Вот и получается, что в результате и куб не куб, и точки не точки, а некая бесформенная емкость, наполг ненная космами тумана или клубами дыма.
Но даже и это еще не все соображения, разрушающие осгудовский «семантический куб». Главное — впереди.
Работая с «семантическим дифференциалом» на материале русского языка, советские исследователи В. Петренко и Н. Павлюк независимо друг от друга обнаружили, что в нашем языке упрямо выделяется еще один фактор, еще одно измерение пространства, которого не было у Ч. Осгуда. Эта мера объединяет пучок таких шкал, как «женственное — мужественное», «нежное — грубое», «мягкое — твердое», «удобное — неудобное», «округлое — угловатое» и т. п. Фактор получил название родокомфортности и стало ясно, что качественно-признаковое пространство не обязательно трехмерно. Четвертая мера обнаружилась и в английском языке, только гораздо менее явно, поэтому-то Ч. Осгуд и не выделил ее.
Этот факт вполне объясним, если вспомнить, что в русском языке есть грамматическая категория рода, а в английском ее нет. То, что мы, русские, все предметы и явления грамматически делим на «мужчин» и «женщин», не могло не отразиться на наших признаковых оценках слов. Разумеется, мы не считаем, что дубовый стол — мужчина, а рябиновая трость — женщина. Но ведь поем: «Как бы мне, рябине, к дубу перебраться». В переводе на английский язык содержание этой песни покажется англичанину весьма странным: он не сможет взять в толк, с чего это одно дерево воспылало страстью к другому — ведь в английском и дуб и рябина одинаково «никакого» рода. Разумеется, в английском переводе можно объяснить, что дуб — это мужчина, а рябина — девушка, но эффект будет совсем не тот: логическое объяснение в художественном отношении ни в какое сравнение не идет с непосредственным воздействием самой ткани, самой плоти языка.
Наше «языковое поведение» все насквозь пронизано «родовой окраской». Мы говорим: «Нож упал — мужчина придет, упала ложка — женщина в гости спешит». В английском такая примета невозможна — ни нож, ни ложка рода не имеют. Мы можем обругать старым пнем только мужчину и никак не женщину, зато выдрой — только женщину, хотя звери-выдры есть и самцы.
Игрой на родокомфортном факторе в нашем языке выражаются тончайшие оттенки смысла, совершенно не переводимые на «безродовые» языки.
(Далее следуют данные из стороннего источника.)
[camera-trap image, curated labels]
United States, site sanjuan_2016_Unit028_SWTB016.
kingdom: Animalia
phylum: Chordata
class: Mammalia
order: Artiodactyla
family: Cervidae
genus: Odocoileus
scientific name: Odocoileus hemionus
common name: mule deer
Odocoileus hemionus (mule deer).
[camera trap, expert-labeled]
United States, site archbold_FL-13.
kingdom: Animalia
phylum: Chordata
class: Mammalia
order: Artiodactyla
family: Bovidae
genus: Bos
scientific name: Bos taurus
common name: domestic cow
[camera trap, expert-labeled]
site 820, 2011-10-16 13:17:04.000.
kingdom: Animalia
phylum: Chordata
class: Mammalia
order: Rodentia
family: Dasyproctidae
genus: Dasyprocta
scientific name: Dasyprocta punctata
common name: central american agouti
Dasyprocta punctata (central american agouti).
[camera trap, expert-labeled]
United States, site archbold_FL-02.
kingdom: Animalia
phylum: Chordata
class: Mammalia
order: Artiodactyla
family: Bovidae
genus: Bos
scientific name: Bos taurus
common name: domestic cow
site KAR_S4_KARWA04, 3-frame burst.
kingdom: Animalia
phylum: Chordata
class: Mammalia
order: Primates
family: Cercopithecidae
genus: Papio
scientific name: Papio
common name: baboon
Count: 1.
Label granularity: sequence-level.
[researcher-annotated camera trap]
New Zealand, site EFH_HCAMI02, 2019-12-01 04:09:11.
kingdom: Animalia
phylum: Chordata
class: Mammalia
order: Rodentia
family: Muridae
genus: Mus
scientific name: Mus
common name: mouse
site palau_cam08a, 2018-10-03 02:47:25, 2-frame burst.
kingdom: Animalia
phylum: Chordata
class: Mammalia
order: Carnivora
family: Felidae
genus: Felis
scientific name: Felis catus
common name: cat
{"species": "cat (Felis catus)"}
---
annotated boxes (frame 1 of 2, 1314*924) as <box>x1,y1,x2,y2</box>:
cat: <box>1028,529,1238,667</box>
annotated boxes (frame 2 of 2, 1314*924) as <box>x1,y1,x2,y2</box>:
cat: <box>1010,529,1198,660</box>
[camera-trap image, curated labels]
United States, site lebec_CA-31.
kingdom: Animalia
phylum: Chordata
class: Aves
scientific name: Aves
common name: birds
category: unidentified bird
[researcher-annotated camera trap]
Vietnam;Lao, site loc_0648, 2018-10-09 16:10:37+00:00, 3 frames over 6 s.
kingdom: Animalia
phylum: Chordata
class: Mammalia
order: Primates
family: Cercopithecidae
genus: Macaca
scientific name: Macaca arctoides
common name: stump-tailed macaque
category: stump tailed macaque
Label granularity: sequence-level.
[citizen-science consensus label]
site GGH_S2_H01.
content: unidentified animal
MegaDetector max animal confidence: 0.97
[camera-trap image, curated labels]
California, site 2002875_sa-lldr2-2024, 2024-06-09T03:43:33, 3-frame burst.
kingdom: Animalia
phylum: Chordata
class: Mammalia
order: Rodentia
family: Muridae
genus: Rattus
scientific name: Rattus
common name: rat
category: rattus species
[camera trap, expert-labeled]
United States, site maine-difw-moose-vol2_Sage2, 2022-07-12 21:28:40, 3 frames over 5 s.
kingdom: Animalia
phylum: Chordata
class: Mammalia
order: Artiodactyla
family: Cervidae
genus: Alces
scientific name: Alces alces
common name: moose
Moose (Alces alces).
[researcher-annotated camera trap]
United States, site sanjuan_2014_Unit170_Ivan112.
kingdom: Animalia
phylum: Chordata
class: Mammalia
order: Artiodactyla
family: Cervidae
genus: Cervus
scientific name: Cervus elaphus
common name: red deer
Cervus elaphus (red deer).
Например, А. Вознесенский пишет:
Ты кричишь, что я твой изувер,и, от ненависти хорошея,изгибаешь, как дерзкая зверь,голубой позвоночник и шею.
Обратите внимание, каким удивительным способом открывается в этом четверостишии, что «ты» — это женщина: только формой прилагательного дерзкая, неправильно согласованной с существительным мужского рода зверь. Неправильное словосочетание кажется тем не менее естественным, поскольку существительные такой формы могут иметь и женский род (например, дверь). Но оригинальное соединение разнородовых форм создает необычный эффект, перевести который на язык без грамматической категории рода никак нельзя.
Итак, пространство может быть и четырехмерным, а тогда геометрическая интерпретация отпадает и возможность вычисления расстояний между словами-точками становится проблематичной.
И еще одно, не менее убийственное для «семантического пространства» обстоятельство.
Оказывается, при измерении некоторых слов обнаруживается неожиданная картина — слово располагается не в одной точке шкалы, а сразу в двух противоположных точках. К примеру, слово регби по шкале «хорошее — плохое» получает среднюю оценку 2,9, то есть оценивается большинством информантов как бы «никаким». Но это вовсе не так. На самом деле примерно половина отвечающих единодушно считает, что регби — это что-то «хорошее» (видимо, им нравится эта игра), а другая половина столь же единодушно полагает, что это нечто «плохое» («это не игра, а свалка какая-то»). Но почти никто, заметьте, не посчитал регби «никаким». Значит, средняя оценка фиктивна, за усреднением она скрывает разнонаправленные тенденции. И таких слов множество: бокс, хоккей, пушка, огонь, суд, холостяк, женщина — это только несколько примеров слов «двойной оценки».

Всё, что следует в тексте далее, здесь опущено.